Um Amor Quase Impossível
6 Um amor impossível ou quase impossível?
Notas iniciais
Acordei com a luz do sol invadindo meu quarto, acho que foi a Olga que abriu as janelas enquanto eu dormia. Levantei-me, fiz a minha higiene matinal vesti uma blusa branca e uma saia rodada lilás, fiz uma maquiagem simples e desci.
– Bom dia filha! – O papai me cumprimentou
– Bom dia pai! – Correspondi e dei um sorriso fraco. Fui em direção da porta
– Não vai tomar café? – Ele estranhou
– Não pai, estou atrasada, não mais que a Ludmila, mas estou! Tchau – Justifiquei e sai.
Quando cheguei no Studio, a primeira coisa que fiz foi procurar a Francesca. Rodei todos os corredores, procurei em todas as salas, mas ela não estava, talvez não tivesse chegado ainda.
– Violetta! – Uma voz me chamava no corredor central.
– Francesca, finalmente! – Corri na direção dela e dei um abraço.
– Como assim finalmente? Estou te esperando aqui já faz uma hora. – Ela disse
– Como assim uma hora? Te procurei por todo o prédio e não te encontrei, conheci salas que não sabia que existiam, e você me diz que estava me esperando aqui há uma hora? – Falei decepcionada.
– Você está bem? – Ela perguntou por costume, ela já sabia a resposta pela minha reação.
– Sim, eu estou ótima! – Eu falei irônica
– Violetta! Se isso não for ironia, fique sabendo que a mim você não engana!
– Tem razão, não estou bem! – Confessei
– O que aconteceu? – Ela perguntou em um tom de preocupação
– Fran, daqui a uma semana é o meu aniversário e o da Ludmila e meu pai quer fazer uma festa. Se você me conhece tanto assim, sabe que eu não gosto das minhas festas de aniversário, porque elas não são minhas! – Desabafei. Fazer o que se era verdade?! Minhas festas de aniversário nunca foram minhas.

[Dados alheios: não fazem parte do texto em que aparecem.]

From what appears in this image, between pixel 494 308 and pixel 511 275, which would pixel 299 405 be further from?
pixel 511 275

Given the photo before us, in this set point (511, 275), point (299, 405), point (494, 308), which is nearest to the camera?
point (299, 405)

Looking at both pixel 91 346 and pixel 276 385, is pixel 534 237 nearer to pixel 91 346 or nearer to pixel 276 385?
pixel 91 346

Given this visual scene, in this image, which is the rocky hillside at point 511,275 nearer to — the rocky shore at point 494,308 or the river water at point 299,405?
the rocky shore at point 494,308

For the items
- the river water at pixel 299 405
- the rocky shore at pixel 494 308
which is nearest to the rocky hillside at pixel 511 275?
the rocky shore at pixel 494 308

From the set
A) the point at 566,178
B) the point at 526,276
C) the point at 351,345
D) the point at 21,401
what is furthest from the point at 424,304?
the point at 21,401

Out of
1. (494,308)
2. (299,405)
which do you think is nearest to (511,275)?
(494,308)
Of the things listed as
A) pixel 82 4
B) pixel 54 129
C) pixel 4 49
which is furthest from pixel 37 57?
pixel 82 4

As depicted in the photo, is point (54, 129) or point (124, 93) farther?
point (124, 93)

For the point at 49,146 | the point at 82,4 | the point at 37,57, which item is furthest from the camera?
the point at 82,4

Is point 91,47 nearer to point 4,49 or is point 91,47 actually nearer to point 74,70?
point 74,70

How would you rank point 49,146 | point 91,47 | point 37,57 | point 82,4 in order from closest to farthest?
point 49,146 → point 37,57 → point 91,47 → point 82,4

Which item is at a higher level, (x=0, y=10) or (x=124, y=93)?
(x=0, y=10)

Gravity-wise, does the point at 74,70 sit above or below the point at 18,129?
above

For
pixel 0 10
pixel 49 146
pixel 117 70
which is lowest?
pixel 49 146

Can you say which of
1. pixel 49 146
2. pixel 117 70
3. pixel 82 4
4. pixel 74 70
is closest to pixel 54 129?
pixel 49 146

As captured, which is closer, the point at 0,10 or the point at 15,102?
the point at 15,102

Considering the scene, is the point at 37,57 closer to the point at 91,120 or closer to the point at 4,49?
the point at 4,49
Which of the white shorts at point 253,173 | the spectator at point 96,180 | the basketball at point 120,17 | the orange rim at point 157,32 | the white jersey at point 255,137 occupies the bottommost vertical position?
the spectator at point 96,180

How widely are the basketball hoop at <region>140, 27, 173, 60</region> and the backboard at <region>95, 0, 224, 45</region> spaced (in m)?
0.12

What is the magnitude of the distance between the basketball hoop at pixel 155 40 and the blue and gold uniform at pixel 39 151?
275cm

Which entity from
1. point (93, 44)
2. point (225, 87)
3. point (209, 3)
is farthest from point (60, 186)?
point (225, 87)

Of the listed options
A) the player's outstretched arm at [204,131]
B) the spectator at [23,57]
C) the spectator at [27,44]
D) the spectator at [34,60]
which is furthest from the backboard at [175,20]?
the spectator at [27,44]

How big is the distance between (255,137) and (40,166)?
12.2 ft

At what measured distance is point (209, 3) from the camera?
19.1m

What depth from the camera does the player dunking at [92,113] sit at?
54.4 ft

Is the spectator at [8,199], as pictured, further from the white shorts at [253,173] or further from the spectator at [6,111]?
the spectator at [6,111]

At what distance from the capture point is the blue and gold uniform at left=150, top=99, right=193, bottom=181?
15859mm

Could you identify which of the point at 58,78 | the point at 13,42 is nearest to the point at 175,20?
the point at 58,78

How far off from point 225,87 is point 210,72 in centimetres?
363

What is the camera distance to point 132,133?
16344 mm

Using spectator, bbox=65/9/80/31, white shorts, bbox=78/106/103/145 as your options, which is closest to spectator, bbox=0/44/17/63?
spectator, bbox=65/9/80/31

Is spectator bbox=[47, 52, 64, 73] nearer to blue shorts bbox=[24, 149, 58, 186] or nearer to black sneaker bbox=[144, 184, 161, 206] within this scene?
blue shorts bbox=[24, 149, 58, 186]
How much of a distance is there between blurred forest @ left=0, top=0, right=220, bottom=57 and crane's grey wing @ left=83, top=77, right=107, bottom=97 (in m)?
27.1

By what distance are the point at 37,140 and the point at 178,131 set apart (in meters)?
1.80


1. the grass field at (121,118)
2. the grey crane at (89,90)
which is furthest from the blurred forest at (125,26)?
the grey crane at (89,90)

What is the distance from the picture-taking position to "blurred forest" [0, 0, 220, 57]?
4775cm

– Não vai aceitar a festa por causa da Ludmila? – Ela perguntou como se estivesse dizendo que isso é uma bobagem.
– Sim, sempre a Ludmila. Ela tinha que estragar tanto a minha vida? – Falei com raiva e tristeza misturada.
– É o que os irmãos fazem, infelizmente. – Ela disse como se estivesse passando pela mesma situação que eu.
Ficamos um tempo em silêncio, e só vim perceber que o silêncio só tinha acontecido porque eu lembrei a ela do irmão dela que está voltando para a Itália.
– Vilu, aceita a festa! Conversa com seu pai. – Ela me aconselhou voltando para o assunto principal.
– Já que está me pedindo, vou aceitar! Mas você tem que estar lá, entendeu? – Ela me convenceu e soltou um gritinho.
– Tá bom! E o León? – Ela mudou de assunto outra vez
– O que é que tem ele? – Perguntei
– Vocês dois passaram a tarde juntos como foi? – Ela disse animada
– Passamos uma tarde tentando compor uma música, só isso.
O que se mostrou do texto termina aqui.